## TASK DETAILS
Return nothing but the lines from the one with "The bank's business is evaluated" through the one with "Determination of obstacles" in the data below, word for word and without pictures.

## DATA SUPPLIED
^^^^^^^^^^^^^^^^

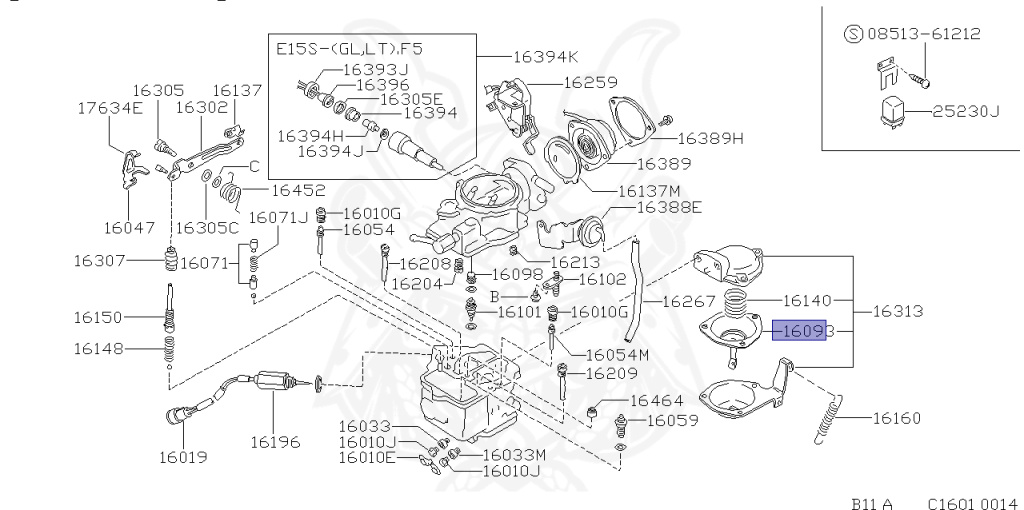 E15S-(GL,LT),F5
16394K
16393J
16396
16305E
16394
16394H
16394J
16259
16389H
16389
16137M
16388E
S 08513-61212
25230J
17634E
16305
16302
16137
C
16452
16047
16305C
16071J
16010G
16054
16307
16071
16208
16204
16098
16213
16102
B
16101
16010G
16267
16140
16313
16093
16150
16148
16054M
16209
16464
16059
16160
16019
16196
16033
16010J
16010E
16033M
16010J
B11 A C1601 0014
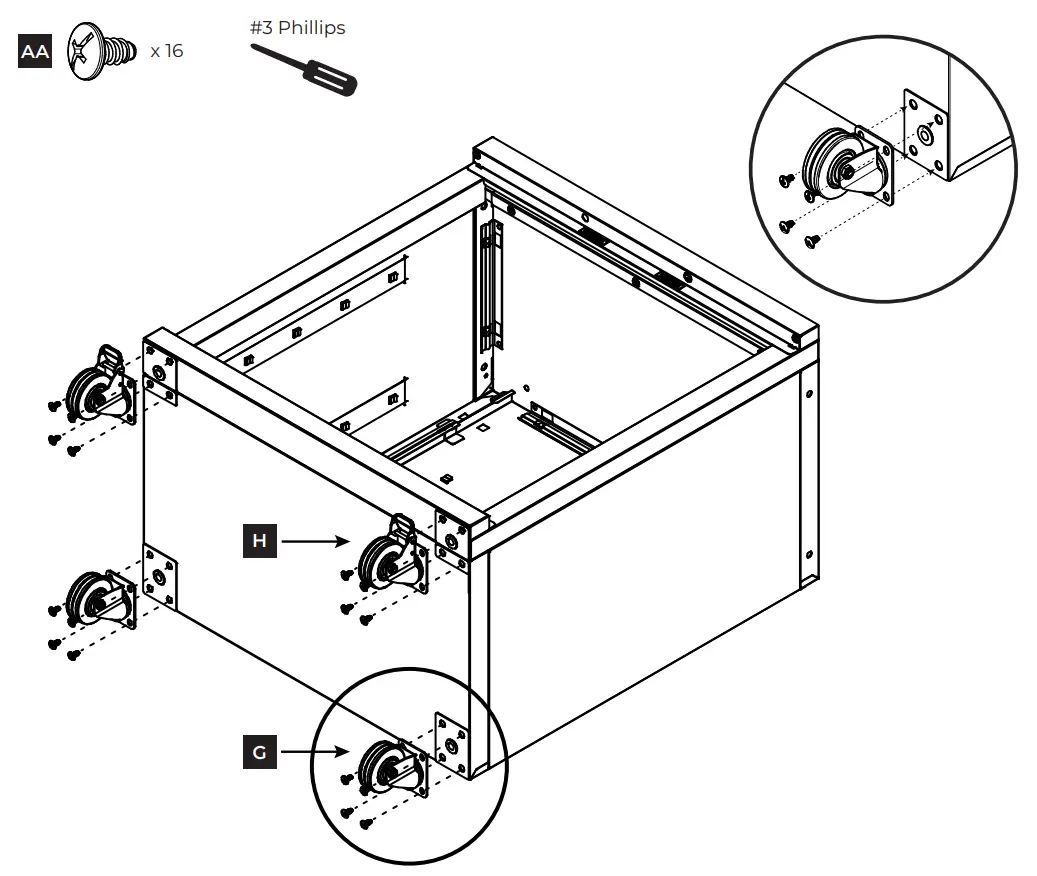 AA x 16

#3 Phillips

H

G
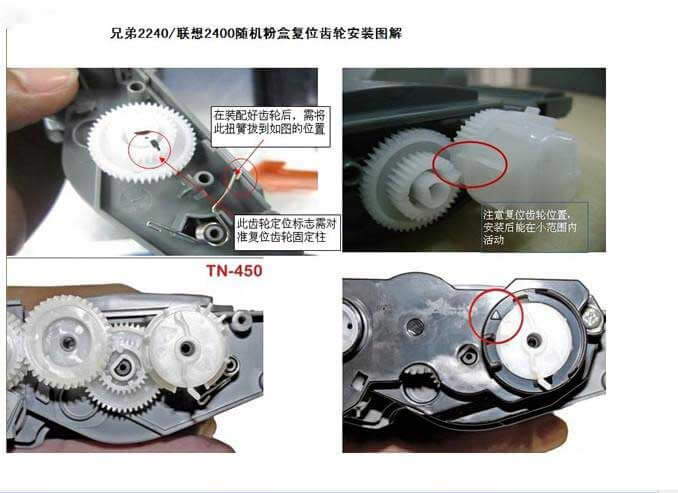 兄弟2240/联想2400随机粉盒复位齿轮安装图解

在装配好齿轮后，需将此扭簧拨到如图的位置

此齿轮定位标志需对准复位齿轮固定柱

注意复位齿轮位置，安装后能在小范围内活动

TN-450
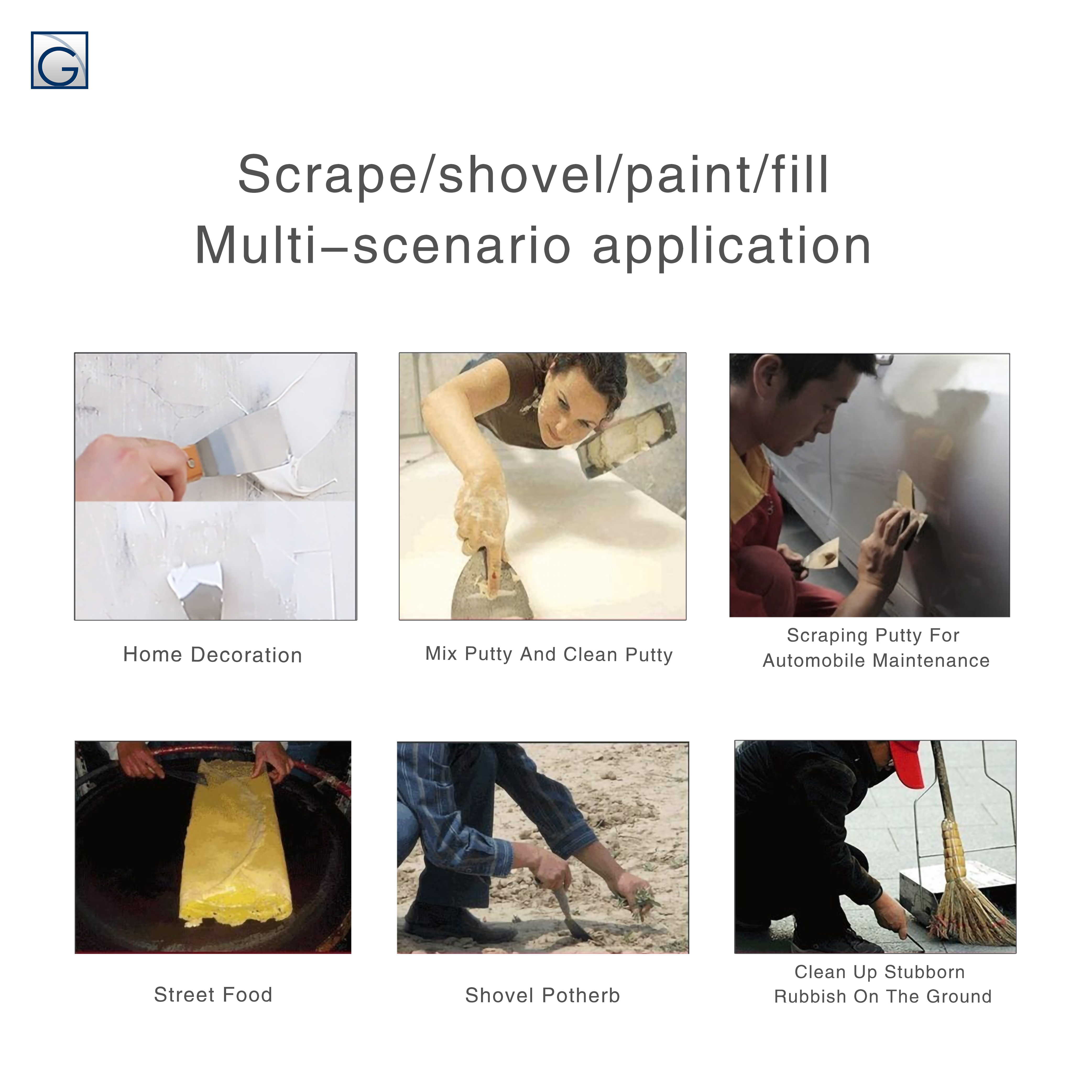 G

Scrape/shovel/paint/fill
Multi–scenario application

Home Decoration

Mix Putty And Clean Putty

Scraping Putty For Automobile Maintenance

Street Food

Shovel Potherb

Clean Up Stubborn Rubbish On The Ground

^^^^^^^^^^^^^^^^

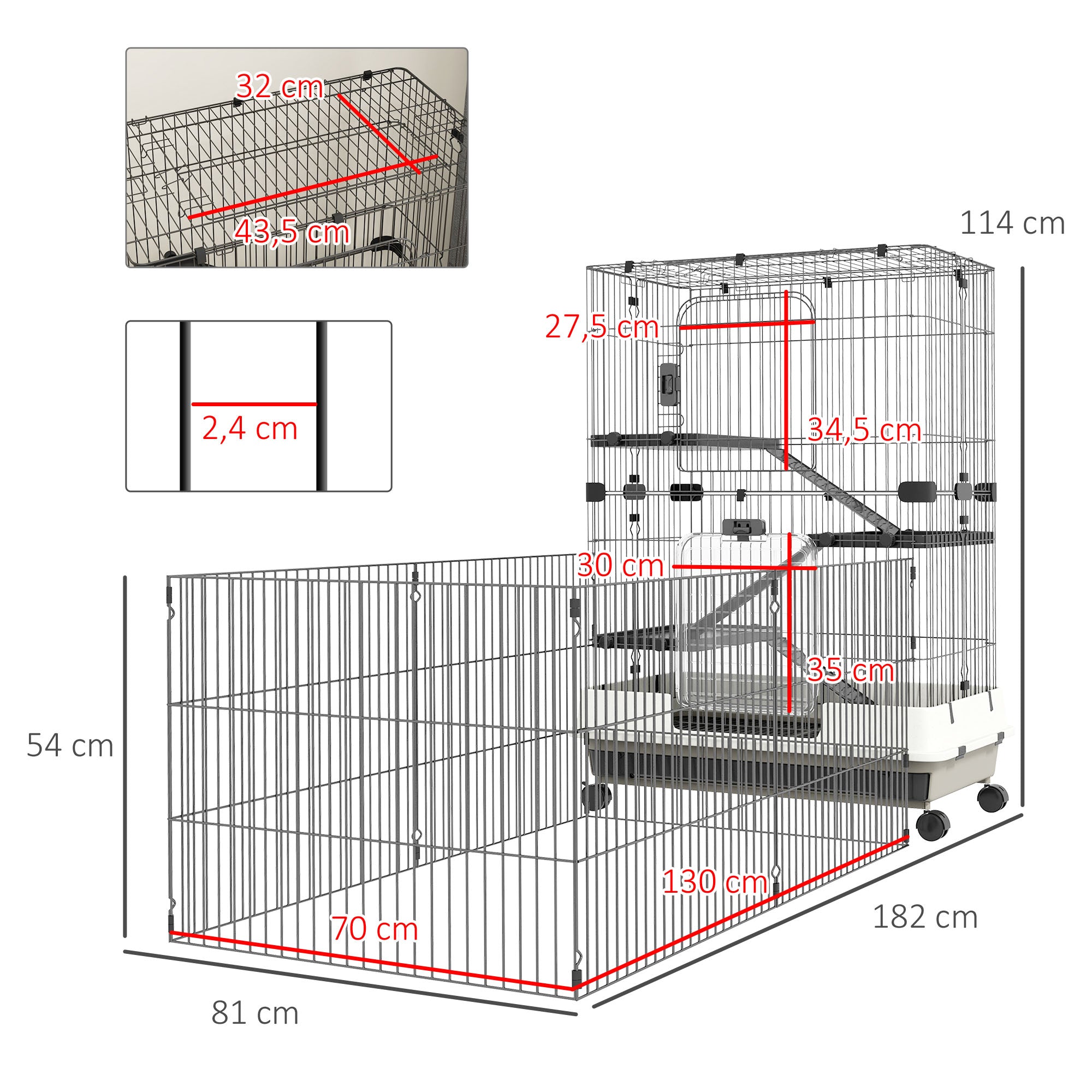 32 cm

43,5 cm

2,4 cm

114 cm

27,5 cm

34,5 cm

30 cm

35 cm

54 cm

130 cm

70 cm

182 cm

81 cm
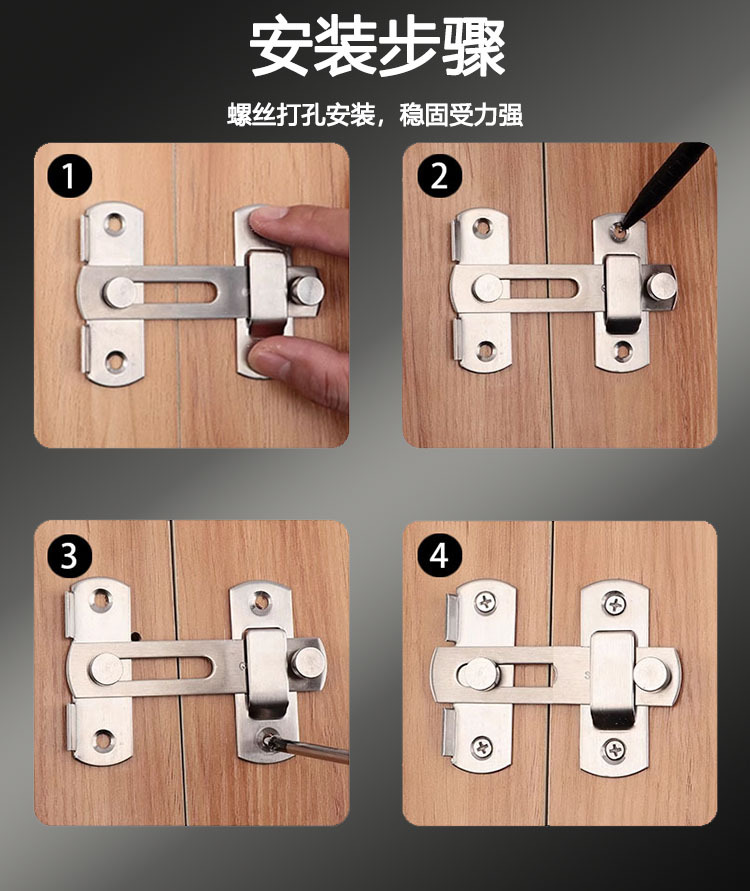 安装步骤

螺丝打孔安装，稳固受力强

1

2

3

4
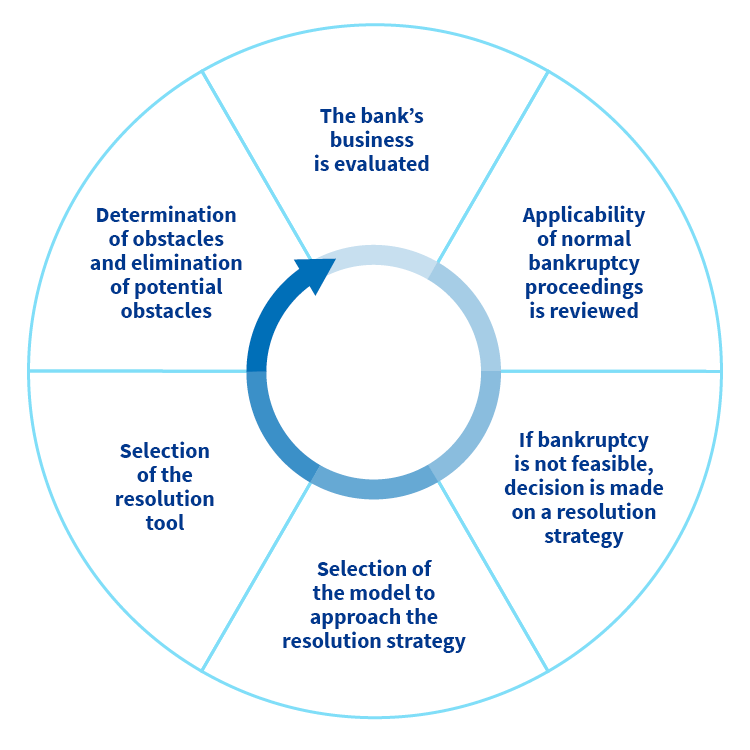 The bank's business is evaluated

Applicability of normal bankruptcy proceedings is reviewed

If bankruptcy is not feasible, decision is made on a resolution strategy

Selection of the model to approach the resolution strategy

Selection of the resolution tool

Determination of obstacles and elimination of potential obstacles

^^^^^^^^^^^^^^^^

## EXPECTED ANSWER
 The bank's business is evaluated

Applicability of normal bankruptcy proceedings is reviewed

If bankruptcy is not feasible, decision is made on a resolution strategy

Selection of the model to approach the resolution strategy

Selection of the resolution tool

Determination of obstacles and elimination of potential obstacles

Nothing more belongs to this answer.